**Brief 1**:
Answer these from the abstract on the penile brachial index, please:
(a) How many patients were included in the study, and what was their age range?
(b) What device measured the systolic pressure of the dorsal artery of the penis?
(c) What treatment did the patient examined by heart colour Doppler ultrasound receive?
**Brief 2**:
Name every instrument or imaging method that the penile brachial index abstract says was used to measure or examine the patients.

Objective To review the clinic significances of the penile brachial index (PBI) in the diagnosis of vascular erectile dysfunction.
Methods Fifty four patients complaining for erectile dysfunction at least 3 months, 25–55 years old, were included in the study. All patients underwent detailed history. After the patient rested for 20 min, systolic pressure of the dorsal artery of penis was measured by DT-2010 Doppler ultrasonic blood stream detector. Systolic pressures of the hibateral brachial arteries were measured by mercurial sphygmomanometer, then PBI was calculated (PBI=systolic pressure of the dorsal artery of penis/Systolic pressures of the hibateral brachial arteries). All patients were examined by colour duplex sonography at the same time.
Results The levels of PBI of these ED patients were 0.78±0.32, from 0.58–0.92. The levels of PBI of 46 patients ‘were higher than 0.75 and these patients had no abnormality in the examination by colour duplex sonography. 6 patients of the levels of PBI between 0.60 and 0.75 were diagnosed as mix-type ED. Two cases with the PBI of were less than 0.60 and majored for arterial ED. One patient got intermittent claudication and lower extremity arterial occlusions were found by Doppler ultrasonic blood stream detector. The other patient was found by heart colour Doppler ultrasound by supplemental examinations and received the treatment of percutaneous coronary intervention.
Conclusion PBI has screening significance for the diagnosis of the vascular erectile dysfunction. It's a powerful method that the nurse helps the doctor to better understand the patient's condition.

**Information given**:

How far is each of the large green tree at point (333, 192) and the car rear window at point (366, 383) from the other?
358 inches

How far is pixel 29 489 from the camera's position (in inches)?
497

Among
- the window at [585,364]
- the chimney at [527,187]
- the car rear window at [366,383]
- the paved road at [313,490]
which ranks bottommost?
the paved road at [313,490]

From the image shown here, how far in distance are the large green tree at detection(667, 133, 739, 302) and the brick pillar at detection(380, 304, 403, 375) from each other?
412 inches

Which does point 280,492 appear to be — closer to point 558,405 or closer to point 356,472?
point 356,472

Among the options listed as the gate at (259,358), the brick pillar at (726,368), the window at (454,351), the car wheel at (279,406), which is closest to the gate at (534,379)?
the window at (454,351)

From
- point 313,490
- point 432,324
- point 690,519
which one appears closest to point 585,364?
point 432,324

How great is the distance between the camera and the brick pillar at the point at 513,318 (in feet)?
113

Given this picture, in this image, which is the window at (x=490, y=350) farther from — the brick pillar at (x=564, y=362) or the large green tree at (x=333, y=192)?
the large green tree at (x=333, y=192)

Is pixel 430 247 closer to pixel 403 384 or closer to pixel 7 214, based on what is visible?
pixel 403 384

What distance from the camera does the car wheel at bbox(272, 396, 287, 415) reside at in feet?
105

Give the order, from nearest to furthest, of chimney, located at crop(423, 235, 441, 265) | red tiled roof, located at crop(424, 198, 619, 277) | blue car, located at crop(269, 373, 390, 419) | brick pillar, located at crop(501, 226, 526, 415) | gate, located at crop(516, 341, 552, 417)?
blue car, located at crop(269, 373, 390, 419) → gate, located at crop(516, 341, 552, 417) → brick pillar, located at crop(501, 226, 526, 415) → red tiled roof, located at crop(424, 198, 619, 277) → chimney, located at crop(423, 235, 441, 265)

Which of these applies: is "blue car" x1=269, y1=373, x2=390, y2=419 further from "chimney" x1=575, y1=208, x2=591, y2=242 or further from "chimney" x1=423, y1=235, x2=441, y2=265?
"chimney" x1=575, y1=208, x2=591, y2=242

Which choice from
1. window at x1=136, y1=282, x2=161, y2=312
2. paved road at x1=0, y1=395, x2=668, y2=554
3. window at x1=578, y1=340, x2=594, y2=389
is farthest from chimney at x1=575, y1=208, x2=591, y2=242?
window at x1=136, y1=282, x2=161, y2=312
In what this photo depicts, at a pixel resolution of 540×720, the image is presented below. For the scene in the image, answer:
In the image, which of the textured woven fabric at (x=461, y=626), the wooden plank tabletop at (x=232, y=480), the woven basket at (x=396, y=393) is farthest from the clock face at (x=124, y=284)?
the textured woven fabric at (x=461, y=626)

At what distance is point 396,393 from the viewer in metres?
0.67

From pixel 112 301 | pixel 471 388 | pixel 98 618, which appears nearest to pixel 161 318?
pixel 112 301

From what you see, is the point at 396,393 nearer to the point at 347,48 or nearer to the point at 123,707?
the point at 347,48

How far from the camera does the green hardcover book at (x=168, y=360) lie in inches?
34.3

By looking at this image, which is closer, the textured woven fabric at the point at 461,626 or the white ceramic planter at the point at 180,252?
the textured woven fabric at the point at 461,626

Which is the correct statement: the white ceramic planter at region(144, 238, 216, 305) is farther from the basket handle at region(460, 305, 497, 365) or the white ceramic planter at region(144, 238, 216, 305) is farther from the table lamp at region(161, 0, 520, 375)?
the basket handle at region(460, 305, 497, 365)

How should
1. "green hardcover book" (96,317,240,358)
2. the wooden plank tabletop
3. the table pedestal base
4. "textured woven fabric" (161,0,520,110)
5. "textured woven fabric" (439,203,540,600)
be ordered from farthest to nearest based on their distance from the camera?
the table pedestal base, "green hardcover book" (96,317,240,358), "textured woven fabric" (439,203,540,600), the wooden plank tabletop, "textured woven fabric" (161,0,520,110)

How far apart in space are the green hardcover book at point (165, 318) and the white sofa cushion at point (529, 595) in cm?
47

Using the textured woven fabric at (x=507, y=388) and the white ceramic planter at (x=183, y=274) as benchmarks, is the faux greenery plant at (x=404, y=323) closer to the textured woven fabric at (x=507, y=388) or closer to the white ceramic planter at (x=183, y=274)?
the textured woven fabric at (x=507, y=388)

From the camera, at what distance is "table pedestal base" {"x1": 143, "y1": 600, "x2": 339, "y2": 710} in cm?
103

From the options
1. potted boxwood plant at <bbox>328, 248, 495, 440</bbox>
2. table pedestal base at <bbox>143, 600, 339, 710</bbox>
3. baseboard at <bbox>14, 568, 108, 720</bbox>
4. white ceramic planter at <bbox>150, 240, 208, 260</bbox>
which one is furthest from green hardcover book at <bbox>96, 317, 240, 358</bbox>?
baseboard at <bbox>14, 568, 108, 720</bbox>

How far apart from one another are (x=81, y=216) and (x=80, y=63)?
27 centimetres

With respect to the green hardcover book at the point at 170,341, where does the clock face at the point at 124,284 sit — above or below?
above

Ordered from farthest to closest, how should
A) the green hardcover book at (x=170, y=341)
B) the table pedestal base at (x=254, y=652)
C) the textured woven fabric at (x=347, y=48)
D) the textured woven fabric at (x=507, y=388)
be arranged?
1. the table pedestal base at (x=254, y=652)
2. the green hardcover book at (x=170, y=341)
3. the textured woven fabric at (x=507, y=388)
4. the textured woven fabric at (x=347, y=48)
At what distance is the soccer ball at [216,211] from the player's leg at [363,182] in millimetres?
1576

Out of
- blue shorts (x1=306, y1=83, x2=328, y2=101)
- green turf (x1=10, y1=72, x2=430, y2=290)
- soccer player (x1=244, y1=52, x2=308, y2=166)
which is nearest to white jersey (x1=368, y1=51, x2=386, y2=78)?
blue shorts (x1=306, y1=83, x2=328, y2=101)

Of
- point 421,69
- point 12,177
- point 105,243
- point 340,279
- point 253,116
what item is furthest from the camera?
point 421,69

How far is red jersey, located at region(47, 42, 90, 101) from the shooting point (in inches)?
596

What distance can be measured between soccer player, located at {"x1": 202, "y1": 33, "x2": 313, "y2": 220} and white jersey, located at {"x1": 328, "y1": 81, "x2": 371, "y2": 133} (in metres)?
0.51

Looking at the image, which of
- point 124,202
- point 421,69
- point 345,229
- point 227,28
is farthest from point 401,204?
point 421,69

...

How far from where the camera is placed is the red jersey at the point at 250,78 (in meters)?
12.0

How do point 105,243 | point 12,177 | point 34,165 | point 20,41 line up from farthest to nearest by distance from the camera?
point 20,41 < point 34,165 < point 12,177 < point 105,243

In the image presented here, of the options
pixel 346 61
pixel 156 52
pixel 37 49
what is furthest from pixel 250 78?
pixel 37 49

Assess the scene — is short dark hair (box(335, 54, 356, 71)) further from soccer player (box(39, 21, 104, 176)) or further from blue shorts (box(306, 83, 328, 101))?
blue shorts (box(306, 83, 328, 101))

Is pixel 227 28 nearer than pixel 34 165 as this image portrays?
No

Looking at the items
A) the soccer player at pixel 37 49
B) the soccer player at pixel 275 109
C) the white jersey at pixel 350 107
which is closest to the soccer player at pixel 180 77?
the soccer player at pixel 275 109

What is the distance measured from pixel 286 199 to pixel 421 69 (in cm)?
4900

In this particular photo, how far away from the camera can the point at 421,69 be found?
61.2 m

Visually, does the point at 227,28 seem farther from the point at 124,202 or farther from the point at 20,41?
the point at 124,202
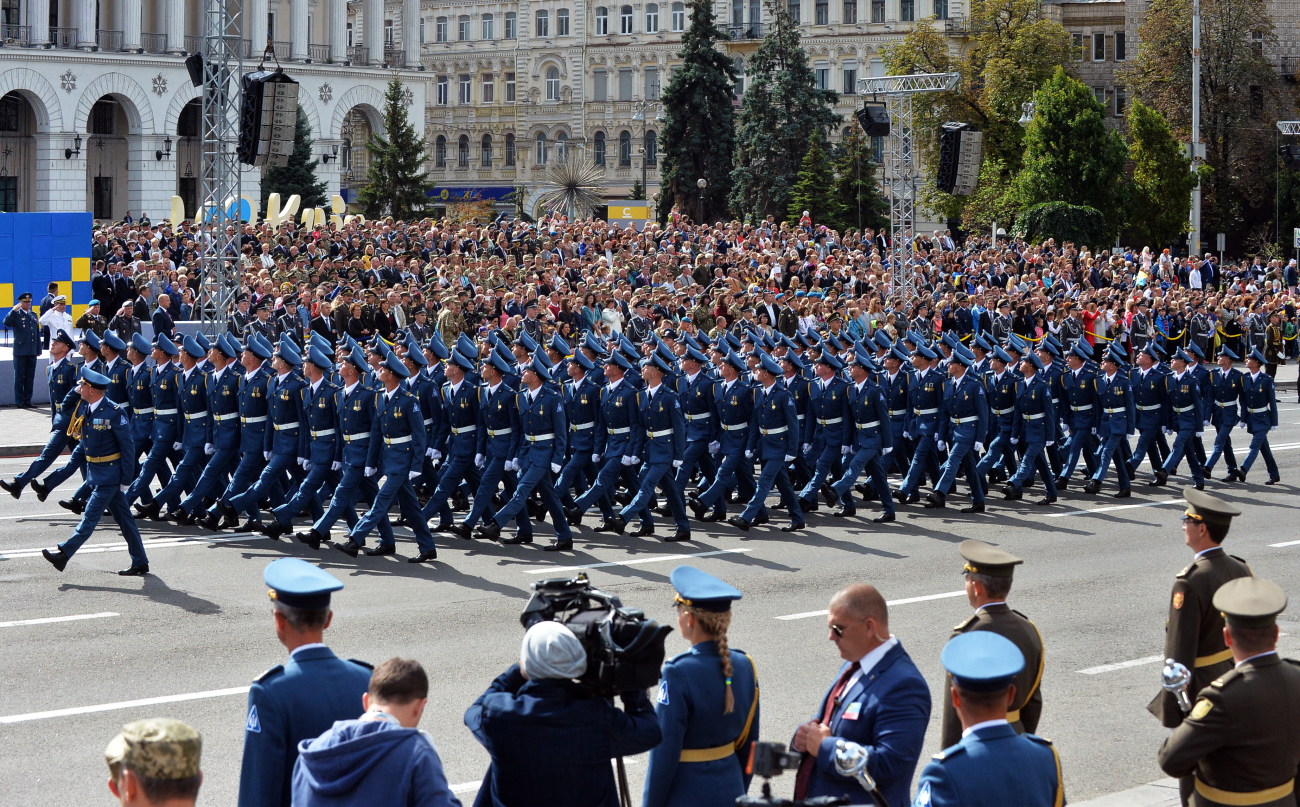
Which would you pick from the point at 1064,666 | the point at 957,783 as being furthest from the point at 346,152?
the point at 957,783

**Exercise output 1**:
(a) Fifty four patients, 25–55 years old.
(b) The DT-2010 Doppler ultrasonic blood stream detector.
(c) Percutaneous coronary intervention.

**Exercise output 2**:
DT-2010 Doppler ultrasonic blood stream detector
Mercurial sphygmomanometer
Colour duplex sonography
Heart colour Doppler ultrasound